DOING SOMETHING STUPID: RESPONDING TO A REVIEW

Dan Hartland has posted a review of Rocket Science, the anthology edited by Ian Sales, and he has commented on my story “Pathfinders”. [I’ve always loved Elvis Costello’s version of “Don’t Let Me Be Misunderstood” – please hum along as you read this post.]

For instance, Martin McGrath’s “Pathfinders” returns us again to Mars, and again to an international team of scientists. As in “A Biosphere Ends,” a catastrophe leads to intense political fallings-out: “The Russians hugged one wall, the Americans the other. The Europeans sat at the table. No one spoke” (p. 101). Meanwhile, China is elsewhere, seeking to outdo the rest of the world. There’s something in McGrath’s admittedly tense and well-turned tale, however, which speaks to a weird lack of inclusivity in Rocket Science: not only is China’s emergence as a power in the space game routinely depicted as something to be feared, but space travel is still largely seen as the province of square-jawed men. McGrath attempts to allow space for queer voices—his main character, Chen, is conducting a homosexual affair with one of the Americans—but even this takes place in light of the fact that “Brad was married with children and neither of them had ever pretended that the relationship had a life beyond the mission” (p. 93). Needless to say, things do not end well for the lovers. There is a real clumsiness about McGrath’s efforts which are very much embedded in a broader set of assumptions evinced at almost every stage of Rocket Science, from its characters to its roster of writers, only five out of twenty-two of whom, for example, are women.

Dan Hartland
Strange Horizons

Never respond to reviews. That’s the rule isn’t it? Never respond to reviews. This is particularly difficult when the reviewer seems to miss the point of your story, even at the most basic level: in this case “Pathfinders” is not set on Mars, it is set on Earth – Antarctica, to be precise (to be fair, there is some deliberate misdirection in the early part of the story and Hartland isn’t the only reader whose missed the switch – so it must be partly my fault). More fundamentally, though, it is frustrating when the reviewer assigns attitudes or views to you or your story that are the opposite to those you hoped to get across.
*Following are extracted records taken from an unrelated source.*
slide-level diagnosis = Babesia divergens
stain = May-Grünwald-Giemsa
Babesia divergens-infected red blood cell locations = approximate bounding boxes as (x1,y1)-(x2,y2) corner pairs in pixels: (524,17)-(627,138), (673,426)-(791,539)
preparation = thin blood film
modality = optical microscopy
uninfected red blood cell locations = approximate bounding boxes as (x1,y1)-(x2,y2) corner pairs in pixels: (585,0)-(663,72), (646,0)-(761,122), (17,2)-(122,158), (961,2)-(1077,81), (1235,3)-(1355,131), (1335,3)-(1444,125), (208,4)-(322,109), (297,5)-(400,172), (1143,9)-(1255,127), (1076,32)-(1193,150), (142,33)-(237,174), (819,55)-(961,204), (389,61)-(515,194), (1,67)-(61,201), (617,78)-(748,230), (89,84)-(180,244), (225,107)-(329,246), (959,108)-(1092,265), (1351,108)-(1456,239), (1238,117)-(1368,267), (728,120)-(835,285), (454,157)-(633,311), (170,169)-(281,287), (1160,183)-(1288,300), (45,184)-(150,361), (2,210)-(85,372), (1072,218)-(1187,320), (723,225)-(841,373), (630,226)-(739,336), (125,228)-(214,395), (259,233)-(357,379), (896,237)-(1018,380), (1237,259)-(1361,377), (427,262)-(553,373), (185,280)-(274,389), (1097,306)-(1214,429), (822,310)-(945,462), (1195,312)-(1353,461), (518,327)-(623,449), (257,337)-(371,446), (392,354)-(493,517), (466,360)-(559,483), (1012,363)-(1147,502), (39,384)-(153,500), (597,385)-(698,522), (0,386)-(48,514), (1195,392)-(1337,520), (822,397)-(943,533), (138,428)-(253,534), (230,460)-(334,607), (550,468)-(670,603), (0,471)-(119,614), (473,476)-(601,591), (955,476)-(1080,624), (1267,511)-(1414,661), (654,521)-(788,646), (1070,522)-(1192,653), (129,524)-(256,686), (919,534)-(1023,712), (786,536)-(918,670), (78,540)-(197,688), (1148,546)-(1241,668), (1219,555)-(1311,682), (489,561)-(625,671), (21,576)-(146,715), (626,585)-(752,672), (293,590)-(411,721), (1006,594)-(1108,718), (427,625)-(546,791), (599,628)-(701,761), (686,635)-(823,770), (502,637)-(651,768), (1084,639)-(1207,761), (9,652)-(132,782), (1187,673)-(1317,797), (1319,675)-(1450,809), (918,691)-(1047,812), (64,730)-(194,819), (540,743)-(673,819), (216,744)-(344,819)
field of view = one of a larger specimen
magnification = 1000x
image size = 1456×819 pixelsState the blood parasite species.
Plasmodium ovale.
So, sod the rule. I’m going to respond to the review. Or, at least, I want to reflect on it a bit.

A while ago, in an editorial for Focus about getting reviews, I wrote:

First, never explain your story. Stories are a bit like jokes, if you have to tell someone why a joke is funny then either: (a) the joke wasn’t funny to begin with; (b) you’ve made a mess of telling it; or (c) the person you are telling the joke to doesn’t share your sense of humour and you are wasting your time.

I’m going to break that rule too. But only so I can make a point. Here’s my view of what “Pathfinders” is about:

“Pathfinders” was an attempt to write a story that said that the mythologies we’ve constructed around the “space race” – with all those big, brave, heterosexual, “square-jawed men” setting off to conquer the solar system and plant flags on every moonlet – no longer (if they ever did) make sense. All the space-related stuff in the story turns out to be a fake; they aren’t on Mars; the mission is without purpose; the dreams of the astronauts and cosmonauts about grand off-world adventures could never be fulfilled; they’ve been living in a cave, staring at shadows. The whole thing was a colossal waste of time.

I thought I’d written a story about the essential futility of science fiction’s traditional vision of space exploration. What’s the point of all this “right stuff” machismo while the rest of the world is falling apart?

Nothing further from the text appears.